Les villages sont généralement ouverts. Parfois, poussés par un climat d’insécurité, les fermes et les agglomérations se retranchent derrière de puissants fossés et remparts de terre et bois.

L'Âge du Fer
L’Âge du Fer. Extrait de « Histoire de Bretagne ». Tome 1, page 14.

Des caves collectives, creusées dans la roche, dénoncent aujourd’hui les lieux d’habitation.

Les coutumes funéraires poussent les Gaulois à construire de grandes tombes à char pour leurs chefs, des tombelles circulaires dans lesquelles un coffre de pierre est aménagé pour les hiérarchies intermédiaires.

Pratiquant également l’incinération, ils regroupent les restes de leurs morts dans des cimetières baptisés « champs d’urnes ». Ces espaces sont souvent matérialisés par la présence de stèles en pierre. La présence de ces pierres ne peut s’apparenter à un retour vers le mégalithisme.

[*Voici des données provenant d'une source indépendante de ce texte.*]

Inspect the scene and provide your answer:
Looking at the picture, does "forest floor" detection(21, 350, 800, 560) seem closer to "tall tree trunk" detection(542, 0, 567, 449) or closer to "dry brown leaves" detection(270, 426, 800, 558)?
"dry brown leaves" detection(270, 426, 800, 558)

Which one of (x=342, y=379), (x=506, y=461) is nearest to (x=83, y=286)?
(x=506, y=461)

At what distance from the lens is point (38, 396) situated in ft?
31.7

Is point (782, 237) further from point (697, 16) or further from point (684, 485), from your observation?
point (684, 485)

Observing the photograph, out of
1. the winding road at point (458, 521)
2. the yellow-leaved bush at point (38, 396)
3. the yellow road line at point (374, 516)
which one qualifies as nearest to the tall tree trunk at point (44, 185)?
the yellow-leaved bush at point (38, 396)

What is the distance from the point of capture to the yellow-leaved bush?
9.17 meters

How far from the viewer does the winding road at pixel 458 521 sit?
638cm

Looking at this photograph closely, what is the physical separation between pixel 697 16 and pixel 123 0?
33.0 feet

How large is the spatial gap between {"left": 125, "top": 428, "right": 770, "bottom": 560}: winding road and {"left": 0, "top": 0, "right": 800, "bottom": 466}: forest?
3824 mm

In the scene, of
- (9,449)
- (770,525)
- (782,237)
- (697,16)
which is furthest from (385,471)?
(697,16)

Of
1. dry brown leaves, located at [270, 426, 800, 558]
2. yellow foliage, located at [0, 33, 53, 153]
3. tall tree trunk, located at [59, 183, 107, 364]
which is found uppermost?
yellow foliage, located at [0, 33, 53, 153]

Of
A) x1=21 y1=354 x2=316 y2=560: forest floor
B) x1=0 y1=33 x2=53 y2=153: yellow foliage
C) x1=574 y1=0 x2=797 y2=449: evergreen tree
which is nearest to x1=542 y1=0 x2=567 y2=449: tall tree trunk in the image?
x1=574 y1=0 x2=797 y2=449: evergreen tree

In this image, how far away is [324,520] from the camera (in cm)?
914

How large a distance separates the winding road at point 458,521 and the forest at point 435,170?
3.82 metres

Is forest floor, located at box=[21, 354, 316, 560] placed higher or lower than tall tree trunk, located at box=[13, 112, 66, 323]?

Les stèles empruntent au granit le matériau qui permet de les façonner. Tantôt hémisphériques, tantôt longilignes, elles peuvent être ornées de rainures, de chanfreins ou cannelées. Leur taille peut varier de quelques décimètres à près de 2 m de hauteur. Parfois parfaitement travaillées, leurs surfaces présentent des décors très élaborés.

Peillac. 56
Peillac. 56. Stèle installée près de l’église.

Jules César envahit la Gaule qui devient gallo-romaine après sa victoire à Alésia en 52 avant J.C.

La Guerre des Gaules
La Guerre des Gaules. Extrait de « Histoire de Bretagne ». Tome 1, page 17.